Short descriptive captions
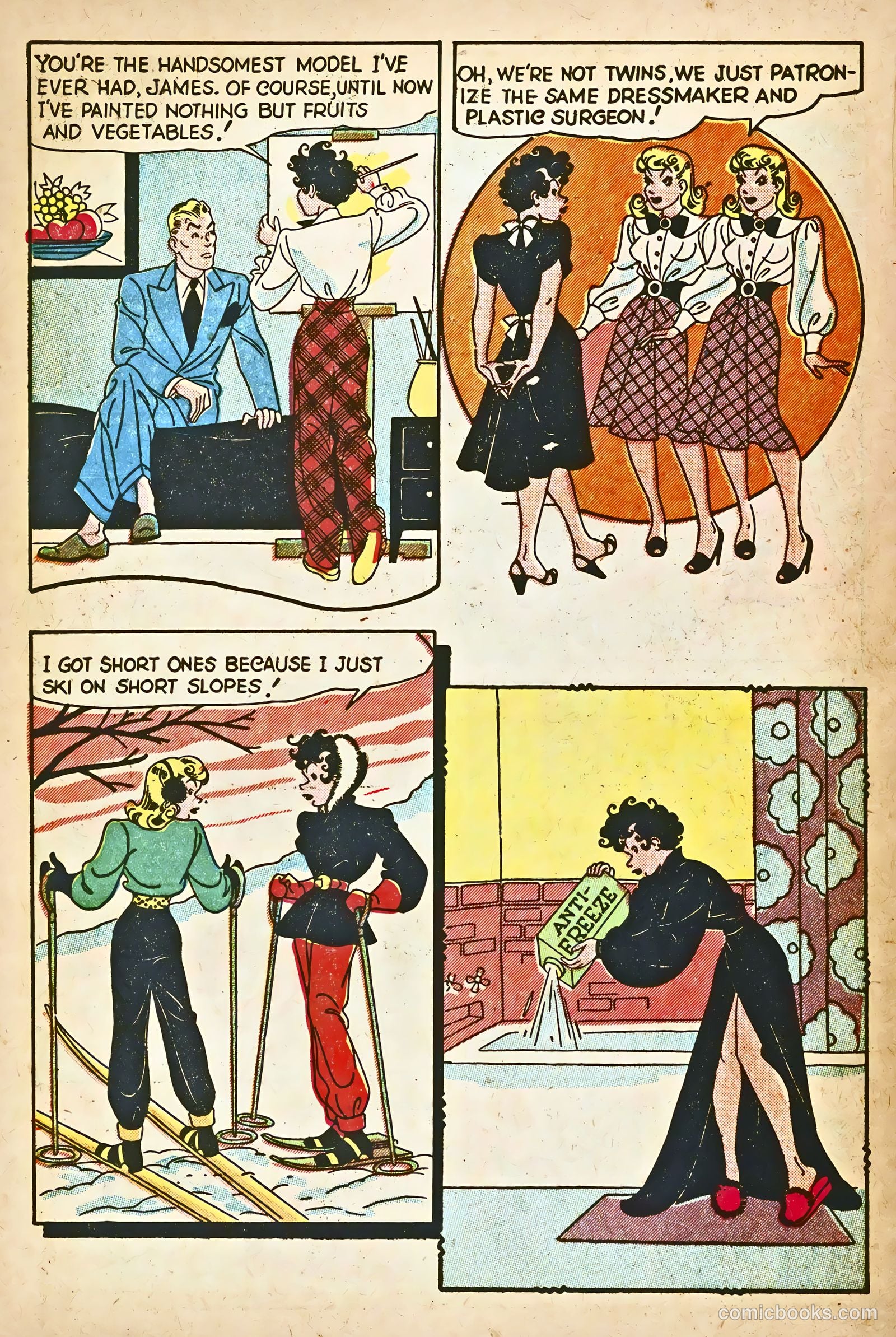 Mopsy #9 — page 16 of 36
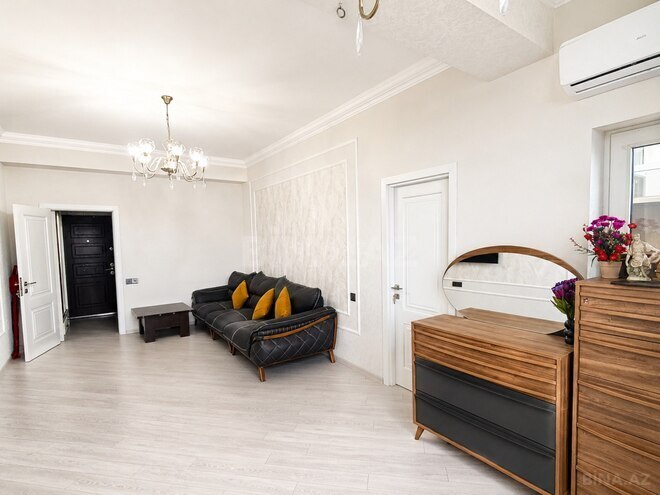 Satılır 2 otaqlı yeni tikili 70 m², Dərnəgül m., photo 3 from 13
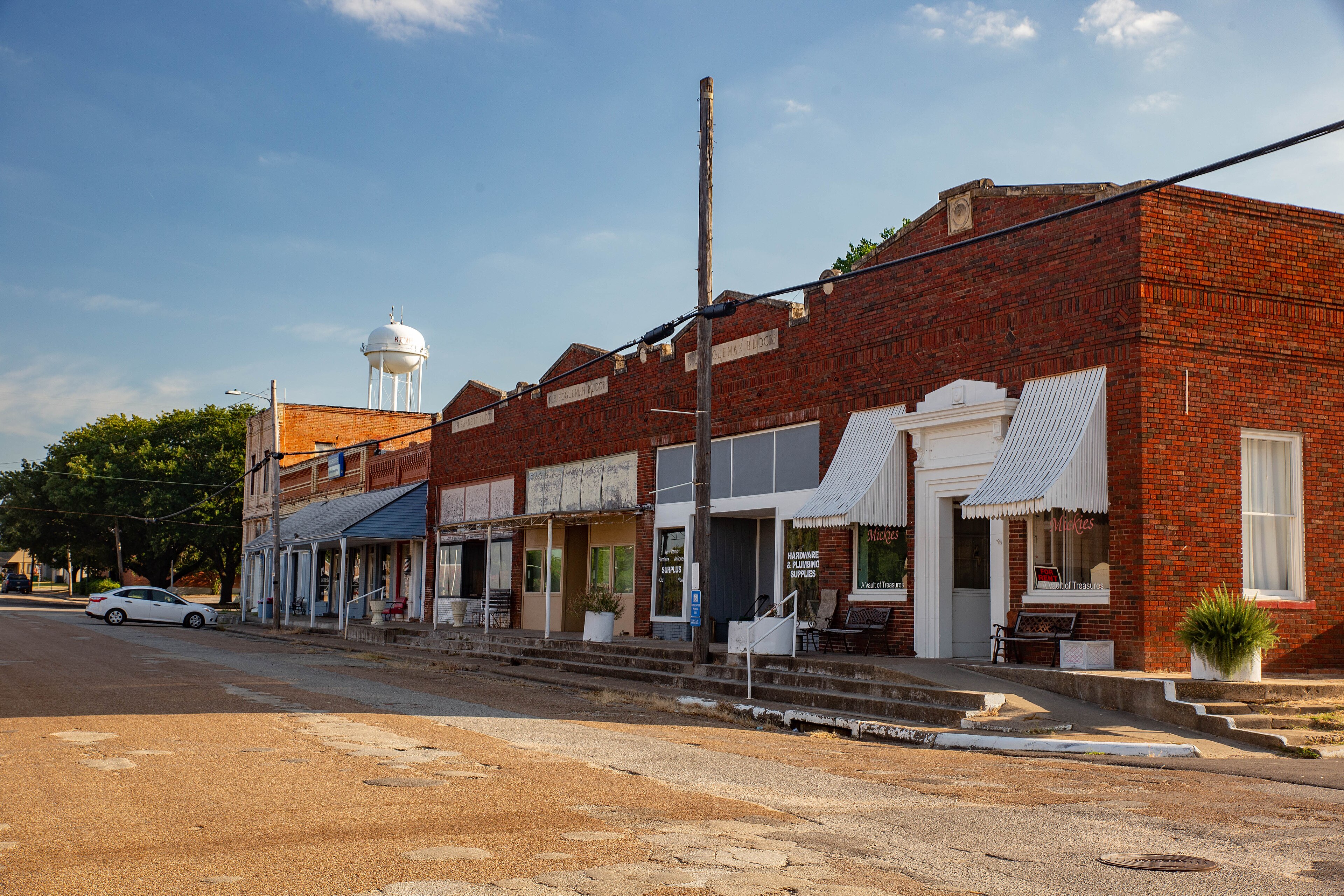 Kemp, Texas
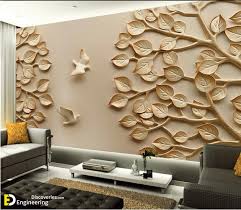 modern 3d wallpaper design ideas that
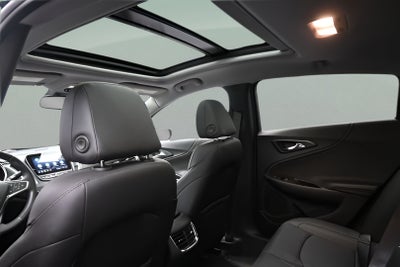 2022 Chevrolet Malibu Premier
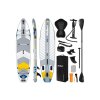 Paddleboard REBEL RBA-4518-WH White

What needs to be done: Reproduce every caption in the records word for word, without the pictures.

Task result:
 Mopsy #9 — page 16 of 36
 Satılır 2 otaqlı yeni tikili 70 m², Dərnəgül m., photo 3 from 13
 Kemp, Texas
 modern 3d wallpaper design ideas that
 2022 Chevrolet Malibu Premier
 Paddleboard REBEL RBA-4518-WH White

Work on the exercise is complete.